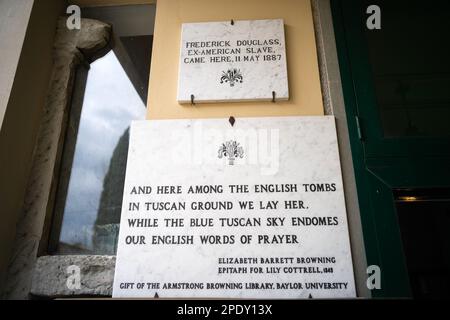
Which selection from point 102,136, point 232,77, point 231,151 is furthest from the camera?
point 102,136

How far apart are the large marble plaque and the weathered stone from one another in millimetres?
149

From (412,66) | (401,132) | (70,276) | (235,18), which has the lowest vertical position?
(70,276)

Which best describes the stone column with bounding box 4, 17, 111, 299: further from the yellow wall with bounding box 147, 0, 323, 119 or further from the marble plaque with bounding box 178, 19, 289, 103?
the marble plaque with bounding box 178, 19, 289, 103

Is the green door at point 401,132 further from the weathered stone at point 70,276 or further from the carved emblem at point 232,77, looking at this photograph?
the weathered stone at point 70,276

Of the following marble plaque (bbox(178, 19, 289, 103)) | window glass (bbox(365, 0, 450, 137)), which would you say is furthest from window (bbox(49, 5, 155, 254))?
window glass (bbox(365, 0, 450, 137))

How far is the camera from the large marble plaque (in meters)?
1.67

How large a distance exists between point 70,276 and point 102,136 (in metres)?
0.99

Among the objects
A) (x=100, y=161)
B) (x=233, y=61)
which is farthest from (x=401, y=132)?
(x=100, y=161)

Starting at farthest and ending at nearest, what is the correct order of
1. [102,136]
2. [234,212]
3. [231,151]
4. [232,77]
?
1. [102,136]
2. [232,77]
3. [231,151]
4. [234,212]

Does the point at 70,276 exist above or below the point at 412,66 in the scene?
below

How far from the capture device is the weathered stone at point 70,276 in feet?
5.84

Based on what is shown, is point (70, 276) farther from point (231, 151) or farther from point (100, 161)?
point (231, 151)

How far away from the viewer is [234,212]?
1.78 metres
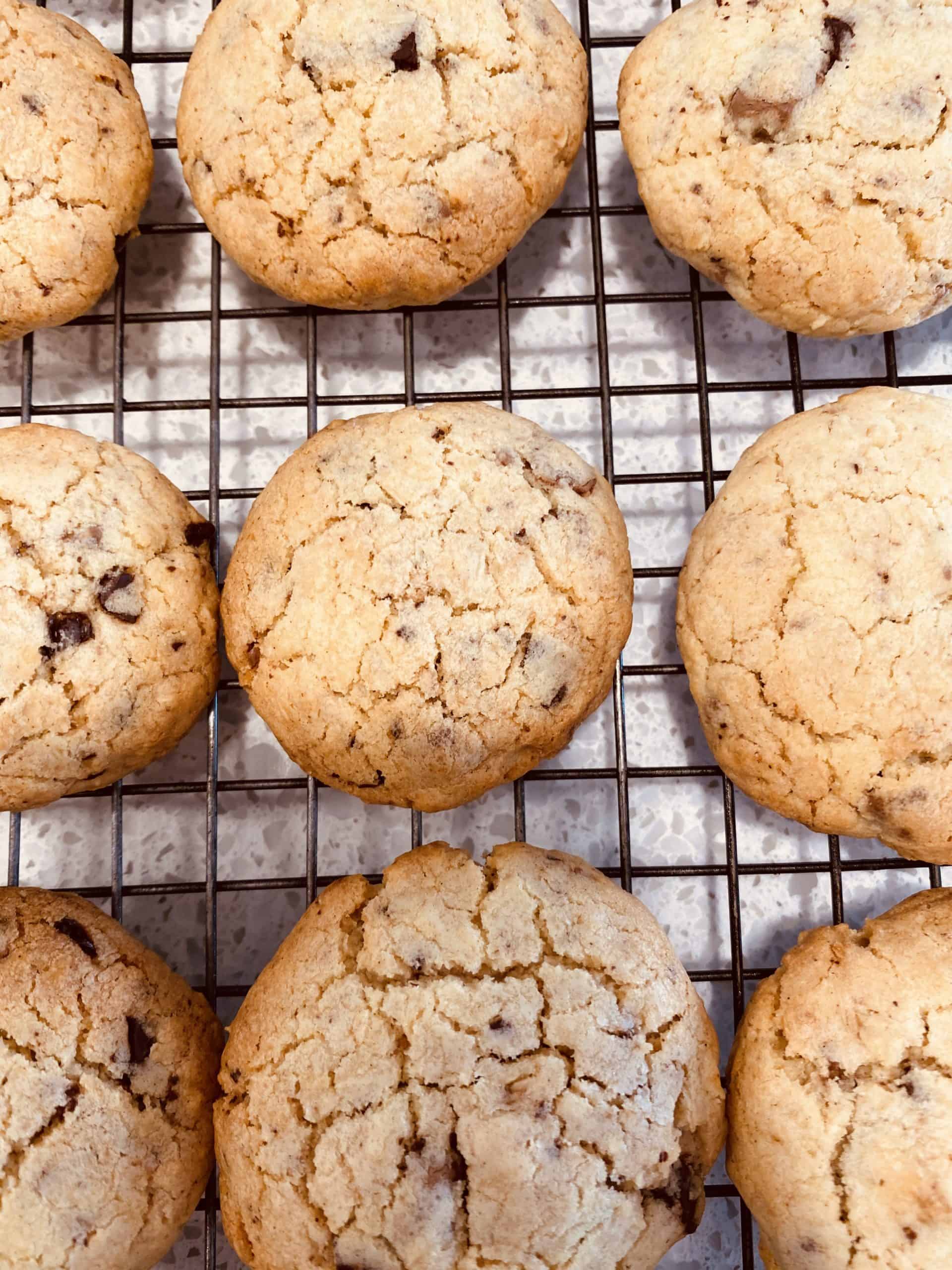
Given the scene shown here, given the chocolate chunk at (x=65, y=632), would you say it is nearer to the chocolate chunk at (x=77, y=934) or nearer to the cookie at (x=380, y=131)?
the chocolate chunk at (x=77, y=934)

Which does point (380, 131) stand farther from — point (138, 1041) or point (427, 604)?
point (138, 1041)

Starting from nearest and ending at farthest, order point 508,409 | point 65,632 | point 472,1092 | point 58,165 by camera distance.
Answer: point 472,1092
point 65,632
point 58,165
point 508,409

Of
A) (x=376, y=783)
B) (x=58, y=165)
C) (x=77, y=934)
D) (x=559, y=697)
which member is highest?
(x=58, y=165)

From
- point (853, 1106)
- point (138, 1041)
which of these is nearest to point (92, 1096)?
point (138, 1041)

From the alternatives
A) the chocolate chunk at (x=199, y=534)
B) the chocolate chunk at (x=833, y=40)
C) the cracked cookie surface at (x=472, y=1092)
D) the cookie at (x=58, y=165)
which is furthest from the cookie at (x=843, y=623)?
the cookie at (x=58, y=165)

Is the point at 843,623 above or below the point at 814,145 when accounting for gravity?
below

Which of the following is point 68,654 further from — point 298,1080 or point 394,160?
point 394,160

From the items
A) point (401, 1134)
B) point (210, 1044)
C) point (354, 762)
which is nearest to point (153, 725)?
point (354, 762)
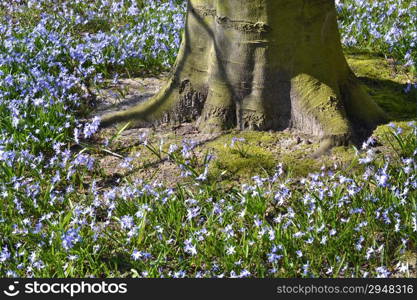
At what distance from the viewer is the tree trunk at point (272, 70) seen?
450cm

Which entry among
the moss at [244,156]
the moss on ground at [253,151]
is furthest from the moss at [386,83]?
the moss at [244,156]

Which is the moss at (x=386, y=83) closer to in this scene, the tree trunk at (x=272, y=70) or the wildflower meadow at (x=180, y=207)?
the wildflower meadow at (x=180, y=207)

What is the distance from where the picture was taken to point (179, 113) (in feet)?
17.1

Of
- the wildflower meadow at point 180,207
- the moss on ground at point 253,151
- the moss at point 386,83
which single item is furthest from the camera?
the moss at point 386,83

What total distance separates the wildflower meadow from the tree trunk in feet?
0.86

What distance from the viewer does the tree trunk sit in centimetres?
450

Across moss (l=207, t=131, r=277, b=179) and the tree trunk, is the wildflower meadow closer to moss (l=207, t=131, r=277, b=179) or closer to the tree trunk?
moss (l=207, t=131, r=277, b=179)

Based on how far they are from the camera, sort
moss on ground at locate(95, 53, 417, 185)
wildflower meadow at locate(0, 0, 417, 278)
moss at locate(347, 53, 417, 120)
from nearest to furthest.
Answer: wildflower meadow at locate(0, 0, 417, 278) → moss on ground at locate(95, 53, 417, 185) → moss at locate(347, 53, 417, 120)

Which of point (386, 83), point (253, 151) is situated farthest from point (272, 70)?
point (386, 83)

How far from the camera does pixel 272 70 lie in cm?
465

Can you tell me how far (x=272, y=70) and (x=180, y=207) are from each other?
50.5 inches

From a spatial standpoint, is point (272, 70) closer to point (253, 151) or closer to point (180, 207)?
point (253, 151)

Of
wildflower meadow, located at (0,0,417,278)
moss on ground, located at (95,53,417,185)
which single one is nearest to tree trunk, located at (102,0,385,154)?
moss on ground, located at (95,53,417,185)

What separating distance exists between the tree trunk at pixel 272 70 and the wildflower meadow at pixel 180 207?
26 centimetres
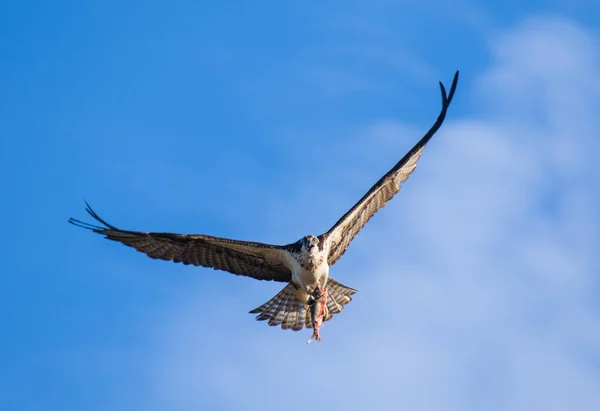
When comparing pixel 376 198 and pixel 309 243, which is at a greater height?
pixel 376 198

▸ **Doel**
Geef de regels tussen de regel met "Does the point" en de regel met "1.78 metres", beide inbegrepen, weer als Markdown-tabel met de kolommen Nr en Regel. Laat lege regels daarbij weg.

▸ **Volledig antwoord**
| Nr | Regel |
|---|---|
| 1 | Does the point at 70,276 exist above or below the point at 412,66 in the scene? |
| 2 | below |
| 3 | How far from the capture device is the weathered stone at point 70,276 in feet? |
| 4 | 5.84 |
| 5 | Based on what is shown, is point (70, 276) farther from point (231, 151) or farther from point (100, 161)? |
| 6 | point (231, 151) |
| 7 | How far away from the viewer is [234,212]? |
| 8 | 1.78 metres |